Reproduce word for word the part of the thorium article below that begins at "One fateful day" and ends after "much figured out.".
[Document section Boundary: Start]
Wait a minute—wasn't splitting the atom and harnessing nuclear energy our ticket to unlimited supplies of electricity? At least that was the vision at the end of World War II. Instead we have countries abandoning nuclear power altogether, large tracts of uninhabitable land in places like Fukushima and Chernobyl, and more than 52,000 tons of radioactive waste piling up in storage in the United States alone.

You might be surprised to learn that we could be much further along in our quest for clean, plentiful energy were it not for a small body of critical knowledge that was lost over half a century ago.

Rediscovering lost knowledge

One fateful day in the year 2000, NASA engineer Kirk Sorenson stumbled upon a dust-covered volume published in 1958 detailing the research that was being conducted on thorium during the 1950s. It seems a group of physicists working on the Atoms for Peace project at the Oak Ridge National Laboratory had it pretty much figured out.

As a nuclear fuel source, thorium has an impressive array of benefits. It is widely abundant. China, where demand for energy is the greatest, has an estimated 20,000-year supply. It is extremely stable, and its radioactive waste remains toxic for a relatively short few hundred years. Best of all, thorium-based nuclear energy can be produced locally with small-to-medium capital investment.

Compare these benefits with the more than 400 uranium-based power plants currently in operation around the globe. Uranium and its waste products are extremely hazardous, can quickly become unstable, require tightly controlled containment environments, and toxicity lasts hundreds of thousands of years. Uranium-based power generation requires significant capital investment (tens of billions of dollars per plant).

How knowledge gets lost

So how did we get to this point? As it turns out, much of our lost knowledge is the result of how we make decisions and how we document them. When we make decisions, we tend to make them serially. Many small decisions build upon one another to the point where momentum often prevails over logic. Once we go down a certain road, it becomes increasingly difficult to back up and regroup as conditions change.

The way we document our decisions is problematic as well. Decision trees, influence diagrams and the like help us visualize and keep track of the factors that go into the "which" surrounding a decision (which fuel, which design, etc.) but fail to capture the "why." To document the "why," we can use a simple tool called an Option Outline that helps us capture a permanent record of the options considered, which options were chosen and why they were chosen.

Building the knowledge crumb trail

The decision to go with uranium-based fuel follows the serial pattern. Essentially, there were three major decision points in our pursuit of nuclear energy. First came the Manhattan Project, the purpose of which was to build a nuclear bomb. Then came the mandate to build a nuclear navy that could patrol the seas for extended periods without refueling. Finally, we embarked on the pursuit of peaceful uses for nuclear energy. Here is an Option Outline capturing what happened in sequence and why:

Decision 1: Which material for nuclear weapons production?

X Thorium (rejected). Why: safe handling but properties do not support producing a bomb.

√ Uranium (chosen). Why: can produce a bomb and also plutonium for additional bombs.

Decision 2: Which material for nuclear submarine and ship propulsion?

X Thorium (not considered). Why: arms race did not allow for going backward, despite thorium's benefits.

√ Uranium (chosen). Why: small containment environment is safe for required power levels (60 megawatts); plutonium byproducts support production of additional bombs.

Decision 3: Which material for commercial nuclear power generation?

X Thorium (not considered). Why: loss of strategic source for plutonium production for weapons, funding and timeline pressures driven by military rather than commercial requirements.

√ Uranium (chosen). Why: "proven technology" (although not for 1000+ megawatts) and plutonium byproducts support production of additional bombs.

There you have it. Although not one single nuclear bomb has been used since 1945 (thankfully), the world's precarious, aging nuclear power generation infrastructure exists mainly for the purpose of using its highly toxic byproducts to create weapons of mass destruction.
[Document section Boundary: End]
[Entries provided Boundary: Start]
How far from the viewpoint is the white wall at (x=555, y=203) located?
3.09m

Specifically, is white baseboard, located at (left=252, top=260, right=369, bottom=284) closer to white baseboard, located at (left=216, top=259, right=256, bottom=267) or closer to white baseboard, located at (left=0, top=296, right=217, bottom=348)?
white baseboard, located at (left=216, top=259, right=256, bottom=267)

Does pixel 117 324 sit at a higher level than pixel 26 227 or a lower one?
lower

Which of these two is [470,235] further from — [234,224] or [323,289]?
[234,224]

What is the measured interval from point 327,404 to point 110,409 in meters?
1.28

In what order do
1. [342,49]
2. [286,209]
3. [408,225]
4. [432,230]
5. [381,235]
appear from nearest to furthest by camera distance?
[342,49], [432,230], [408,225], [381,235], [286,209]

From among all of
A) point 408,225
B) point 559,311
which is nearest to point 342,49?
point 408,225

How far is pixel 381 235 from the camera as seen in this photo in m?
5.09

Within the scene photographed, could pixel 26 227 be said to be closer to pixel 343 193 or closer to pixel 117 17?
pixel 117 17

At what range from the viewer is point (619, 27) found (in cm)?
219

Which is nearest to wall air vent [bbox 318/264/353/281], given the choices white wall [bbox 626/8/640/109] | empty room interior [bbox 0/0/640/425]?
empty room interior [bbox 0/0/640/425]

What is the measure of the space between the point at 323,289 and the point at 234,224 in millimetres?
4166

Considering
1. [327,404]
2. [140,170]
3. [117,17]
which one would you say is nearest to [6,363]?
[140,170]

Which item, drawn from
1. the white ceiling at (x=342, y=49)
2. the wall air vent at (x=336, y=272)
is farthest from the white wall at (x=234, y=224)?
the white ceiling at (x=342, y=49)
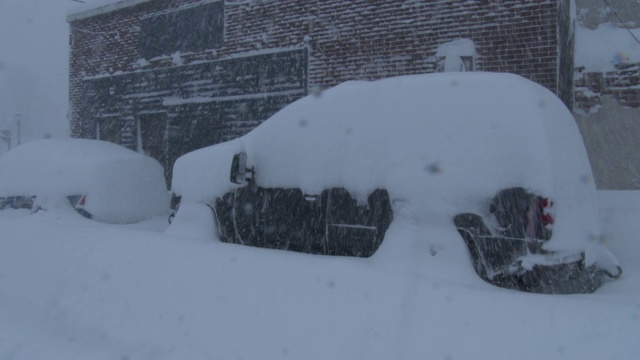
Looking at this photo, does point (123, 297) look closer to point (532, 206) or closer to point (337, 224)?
point (337, 224)

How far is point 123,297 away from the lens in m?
4.79

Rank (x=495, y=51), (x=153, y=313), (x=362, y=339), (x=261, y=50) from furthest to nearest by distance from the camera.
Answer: (x=261, y=50)
(x=495, y=51)
(x=153, y=313)
(x=362, y=339)

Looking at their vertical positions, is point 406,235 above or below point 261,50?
below

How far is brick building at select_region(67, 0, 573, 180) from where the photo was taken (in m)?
8.70

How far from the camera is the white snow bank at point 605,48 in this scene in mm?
10188

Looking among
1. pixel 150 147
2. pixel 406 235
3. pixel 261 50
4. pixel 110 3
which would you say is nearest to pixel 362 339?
pixel 406 235

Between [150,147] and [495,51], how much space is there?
27.4ft

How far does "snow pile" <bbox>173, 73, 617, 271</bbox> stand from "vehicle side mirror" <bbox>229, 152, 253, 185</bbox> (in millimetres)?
323

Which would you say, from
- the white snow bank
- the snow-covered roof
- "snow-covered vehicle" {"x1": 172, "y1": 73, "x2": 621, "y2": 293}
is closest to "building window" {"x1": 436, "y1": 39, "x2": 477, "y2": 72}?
the white snow bank

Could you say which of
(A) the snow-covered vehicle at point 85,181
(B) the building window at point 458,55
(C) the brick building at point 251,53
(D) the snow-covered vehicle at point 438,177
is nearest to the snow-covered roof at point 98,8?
(C) the brick building at point 251,53

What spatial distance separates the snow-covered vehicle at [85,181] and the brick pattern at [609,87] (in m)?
7.25

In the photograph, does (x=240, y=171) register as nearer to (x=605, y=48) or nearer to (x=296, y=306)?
(x=296, y=306)

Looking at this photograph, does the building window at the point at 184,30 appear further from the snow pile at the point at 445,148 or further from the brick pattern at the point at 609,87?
the snow pile at the point at 445,148

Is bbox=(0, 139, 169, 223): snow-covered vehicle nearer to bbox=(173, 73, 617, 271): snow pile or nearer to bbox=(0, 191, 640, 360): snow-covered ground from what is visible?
bbox=(0, 191, 640, 360): snow-covered ground
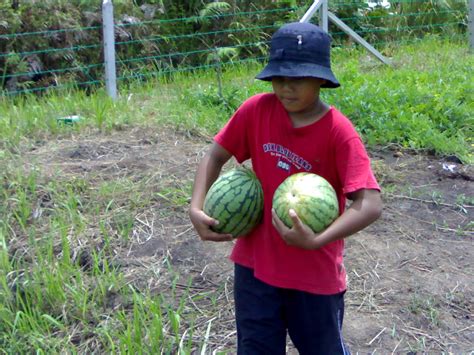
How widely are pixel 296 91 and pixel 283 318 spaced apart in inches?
37.0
[Entries provided Boundary: End]
Task output:
One fateful day in the year 2000, NASA engineer Kirk Sorenson stumbled upon a dust-covered volume published in 1958 detailing the research that was being conducted on thorium during the 1950s. It seems a group of physicists working on the Atoms for Peace project at the Oak Ridge National Laboratory had it pretty much figured out.